§ **GIVEN INFORMATION**
[Start of Attachment]

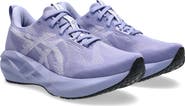 ASICS® NOVABLAST® 5 Running Shoe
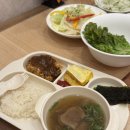 우고집 - 계양구 오조산공원로 26 | 포항 소고기맛집 “우고집” 재방문 내돈내산 후기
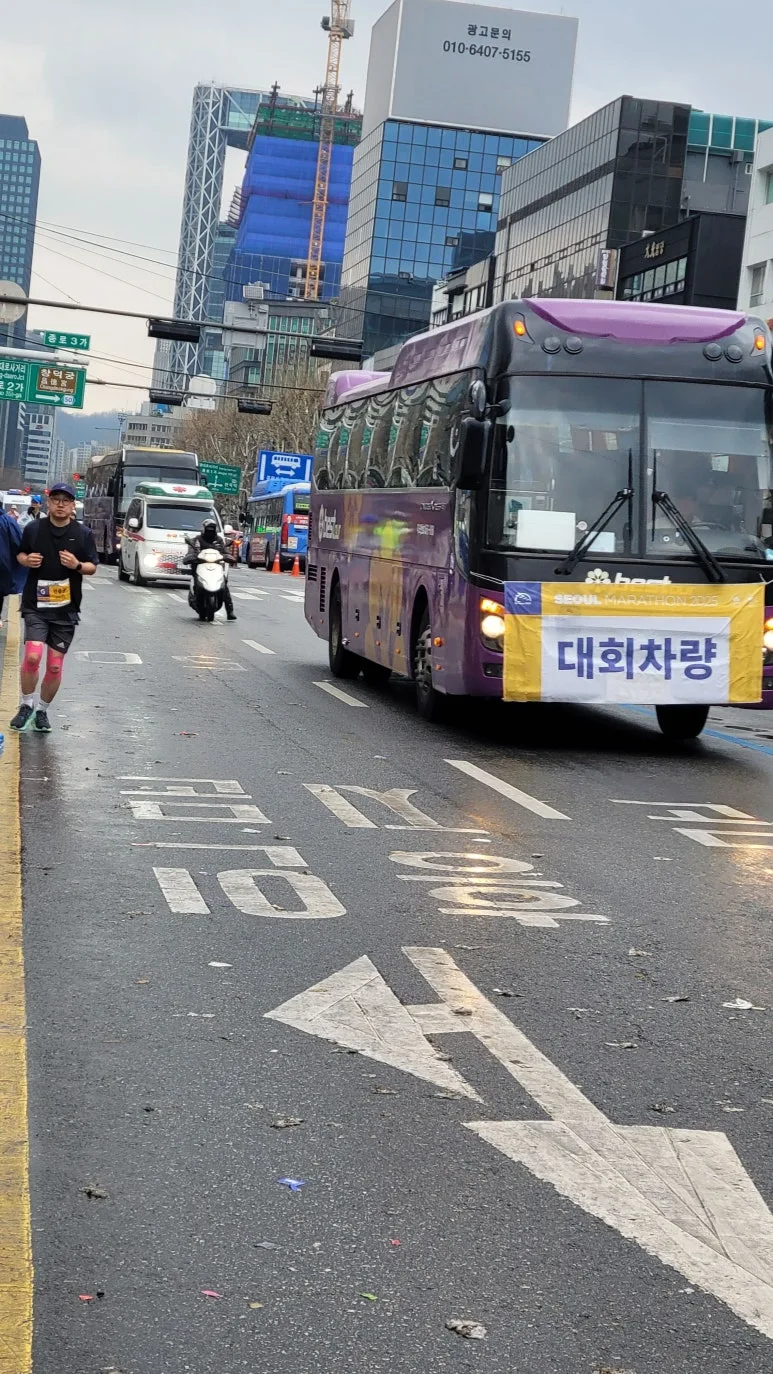 20250316_110050.jpg?type=w773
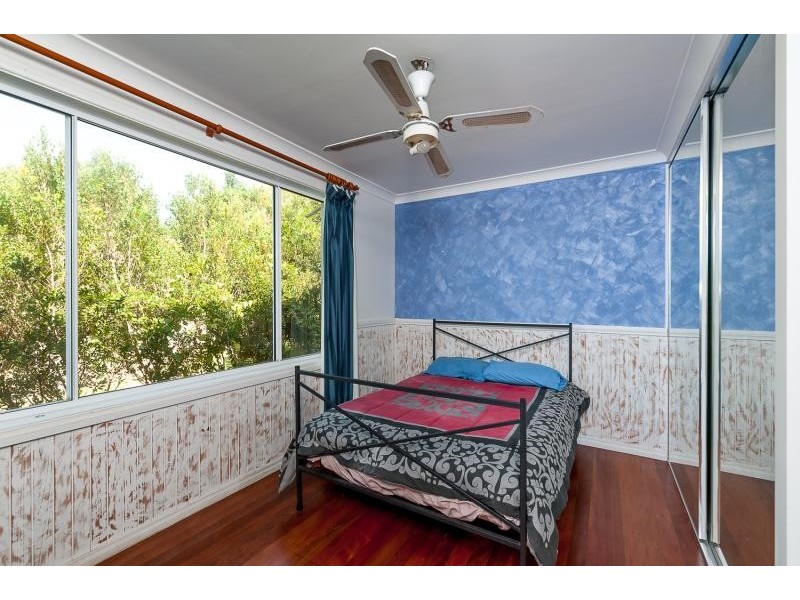 43 Willoughby Road, Terrigal NSW 2260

[End of Attachment]

§ **EXERCISE INSTRUCTIONS**
If a picture falls within the lines from the one containing "20250316_110050.jpg?type=w773" through the end of the material, leave it out while repeating those lines exactly.

§ **FINISHED EXERCISE**
 20250316_110050.jpg?type=w773
 43 Willoughby Road, Terrigal NSW 2260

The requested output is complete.